Bashir Makhoul and Aissa Deebi will represent Palestine at this year’s Venice Biennale, according to Al Hoash, a Jerusalem-based nonprofit that promotes Palestinian art. Both Mr. Makhoul and Mr. Deebi are multimedia artists who work primarily with photography, often to address Palestinian politics as well as themes of diaspora and exile. Their project, “Otherwise Occupied,” will focus on their homeland’s geopolitical identity. Mr. Makhoul is currently the head of the Winchester School of Art, part of the University of Southhampton in England, and has exhibited his work at Elga Wimmer Gallery in Manhattan, as has Mr. Deebi. Mr. Deebi is a founding member of ArteEast, a Brooklyn-based organization that supports Middle Eastern art and culture. Bruce Ferguson and Rawan Sharaf will act as curators for the project. This is Palestine’s third year participating in the Venice Biennale.
Here is some more information about “Otherwise Occupied” from the organization’s description:
“It is vital that the idea of Palestine is not defined by the occupation and the title ‘Otherwise Occupied’ describes other ways of imagining the nation outside and beyond the conflict… These artists are engaged in new ways of thinking or imagining the nation. Both have immigrated and became citizens of other states and are operating in the new realms of a globalized art-world while they still think of themselves as Palestinian but from the position of a kind of perpetual otherwise-ness.

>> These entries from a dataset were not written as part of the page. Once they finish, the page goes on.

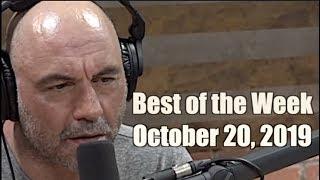 Best of the Week - October 20, 2019 - Joe Rogan Experience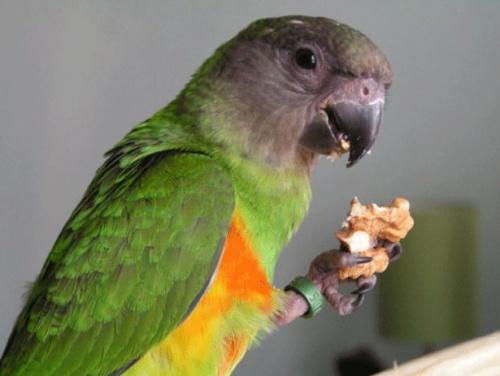 Papagájeleség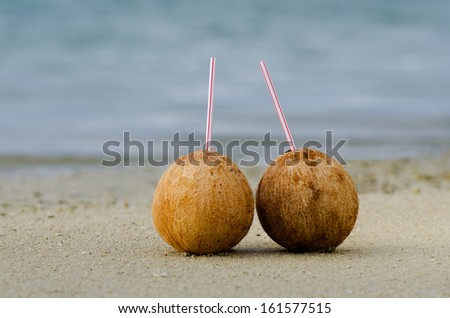 Two coconuts on sandy sea shore of tropical island. Concept photo of couples travel ,tourism, love, relationship, honeymoon.  - stock photo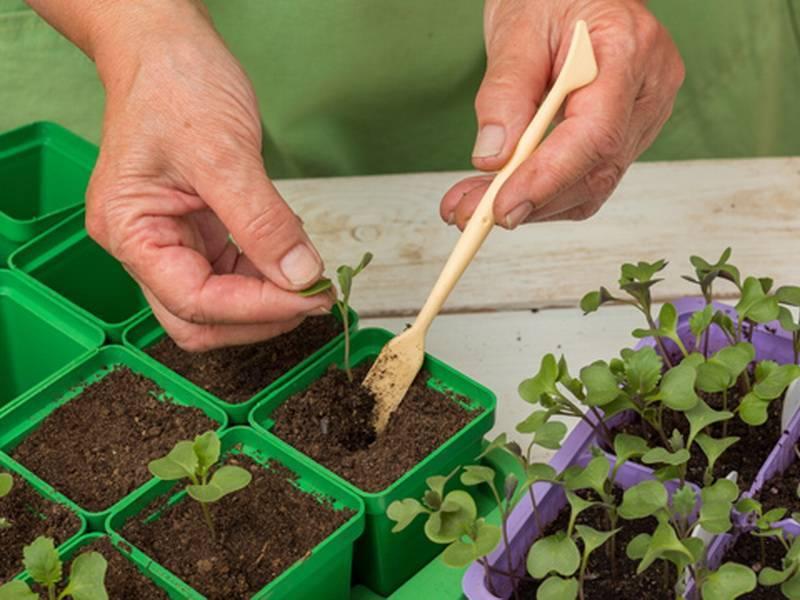Пикирование капусты: сроки, описание способов
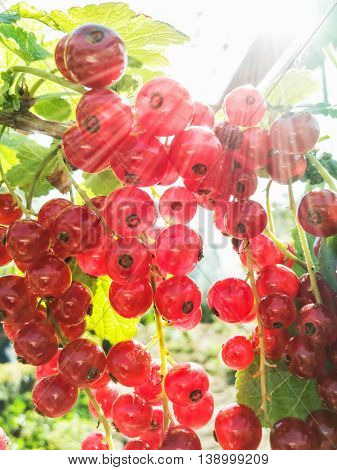 Juicy red currants in the garden. Fruit picking. Healthy food. Sun rays. Vibrant colors. Seasonal natural scene.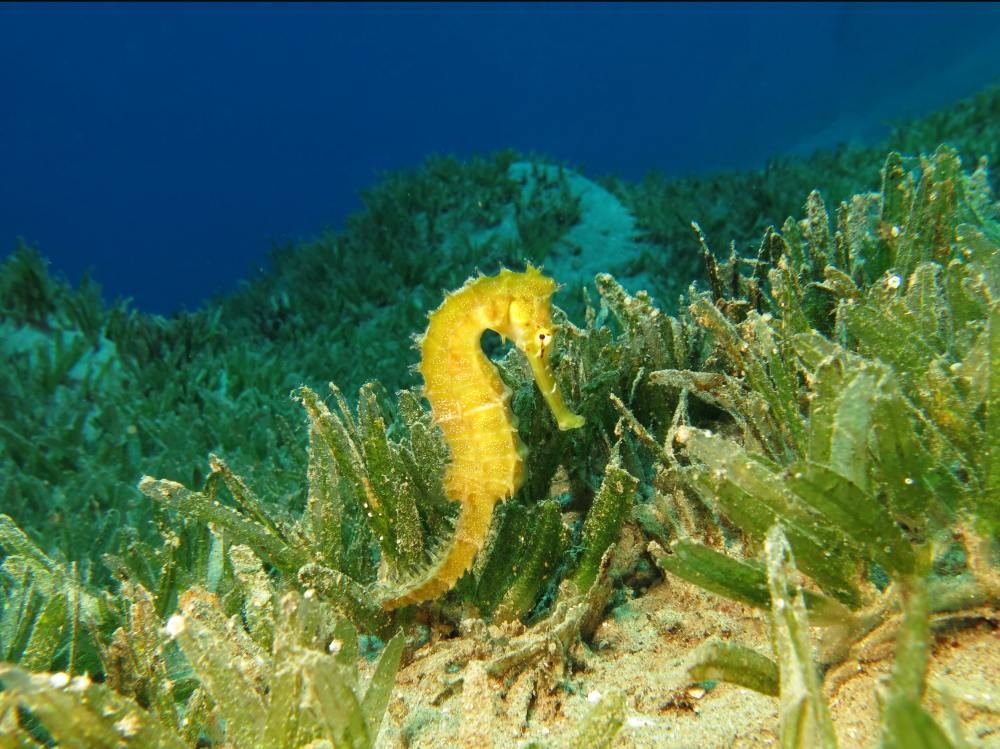 A yellow seahorse rests amid a vast underwater seagrass meadow.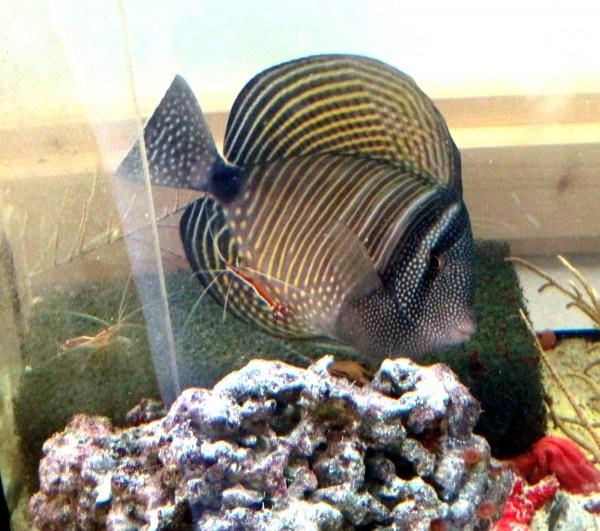 Zebrasoma desjardinii - Indischer Segelflossendoktor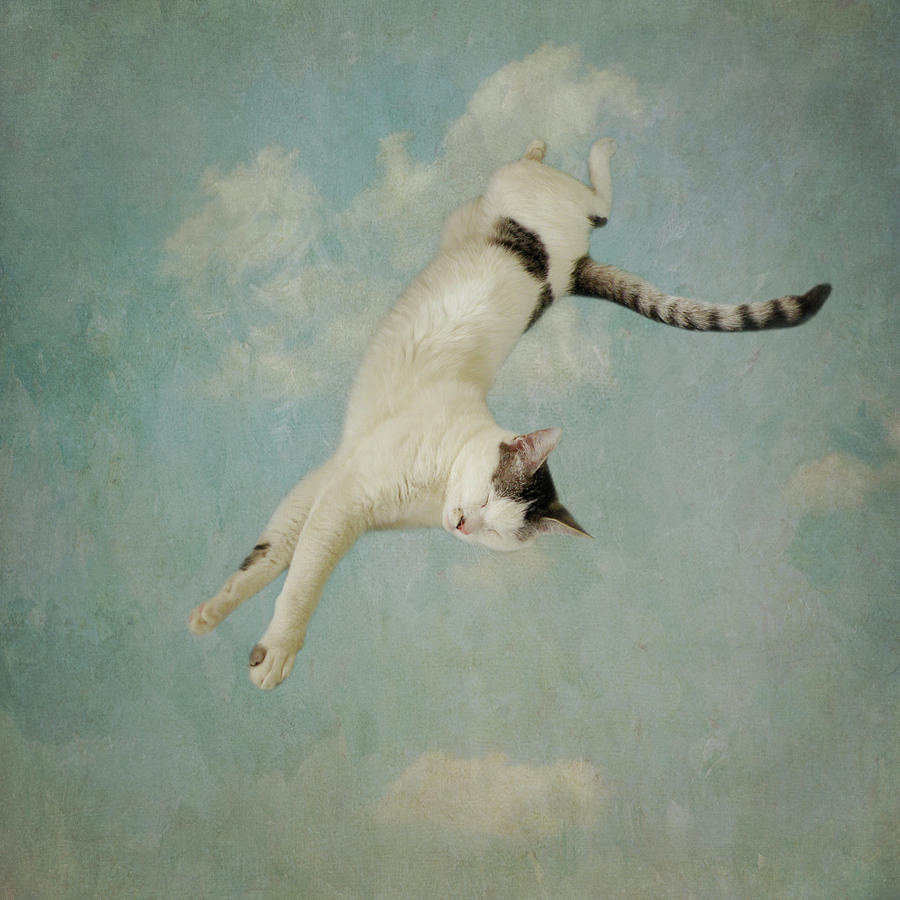 Flying Cat by Sally Banfill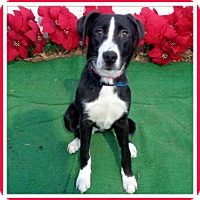 Adopt A Pet :: DAISY - Marietta, GA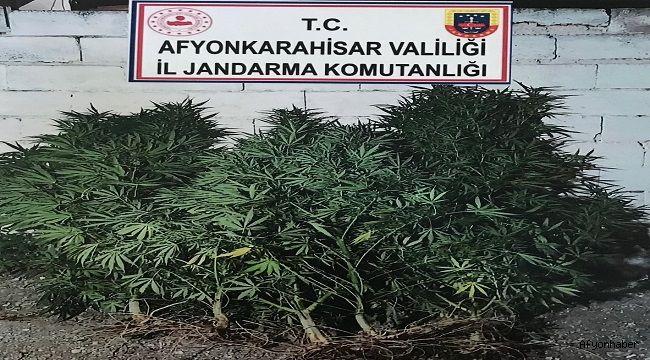 KUBAR ESRAR ÜRETMEK İÇİN KENEVİR EKMİŞ!..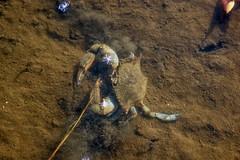 Fiddler Crab (Black Hound) Tags: crab fiddlercrab bombayhooknwr sony a500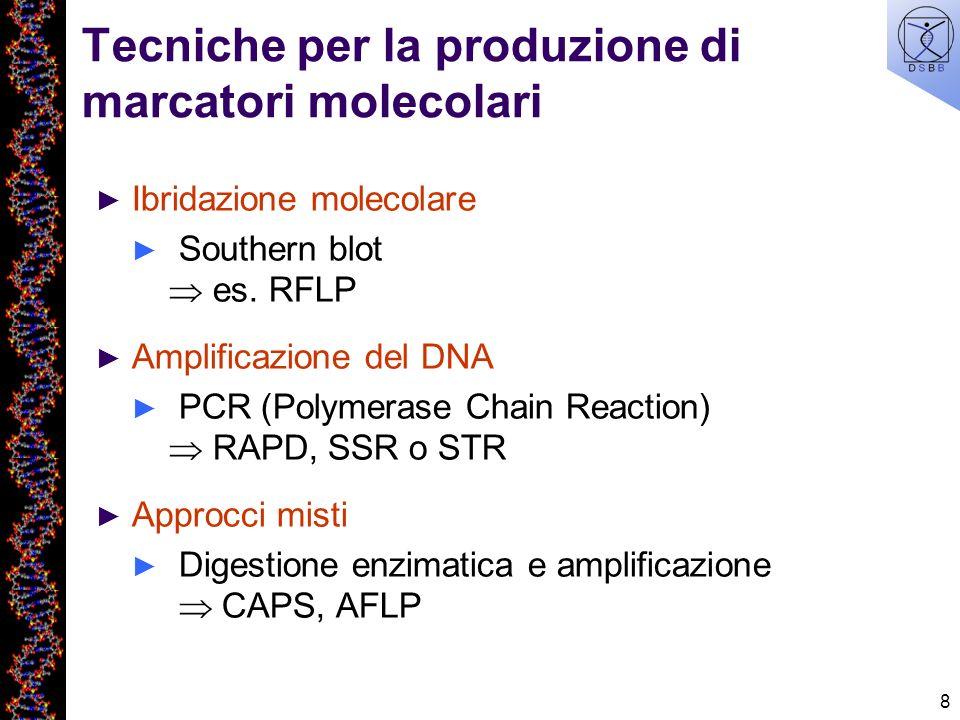 8 Tecniche per la produzione di marcatori molecolari Ibridazione molecolare Southern blot es. RFLP Amplificazione del DNA PCR (Polymerase Chain Reacti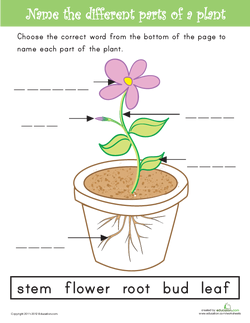 Name the Parts of a Plant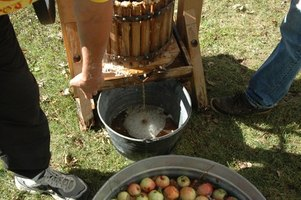A homemade cider press helps squeeze larger quantities of apples for home use.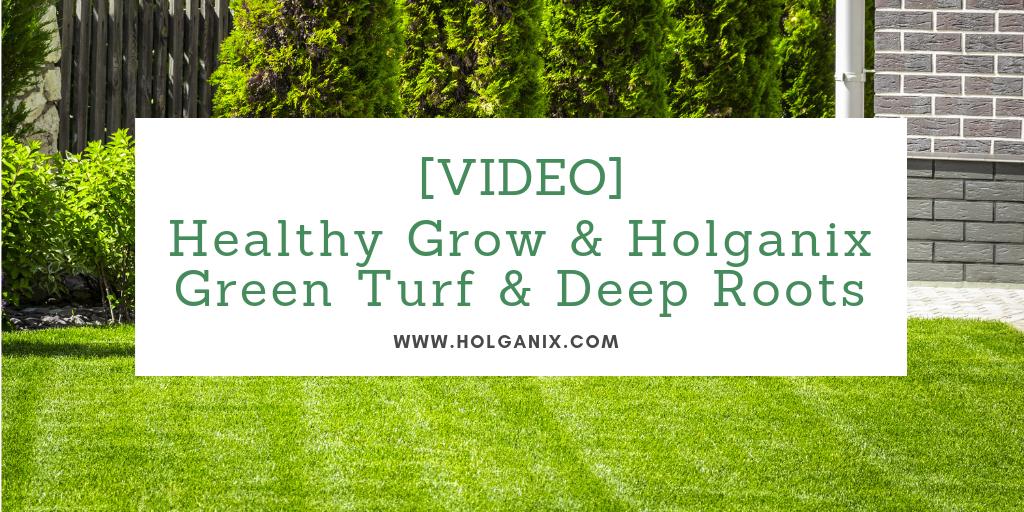Healthy Grow & Holganix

Using the technologies of GPS and other forms of IT often used for mapping and spatial definition to direct viewers to this otherwise occupied space, the exhibition turns the tables on the technologies of surveillance and control into vehicles of art and thought. The entire installation renders the scopic regimes used for defense, containment or occupation of geophysical terrain as navigational tools in a site specific and conceptual manner to provide a set of strategies and tactics that address the rules of art, exhibition and politics.”
Update, Jan. 21: The Palestine exhibition is a collateral event of the Venice Biennale, not a national participation, and is pending official approval. National participations are managed directly by each country’s ministry of culture, whereas collateral events are proposed by international organizations and institutions and require approval from the Biennale Board of Directors.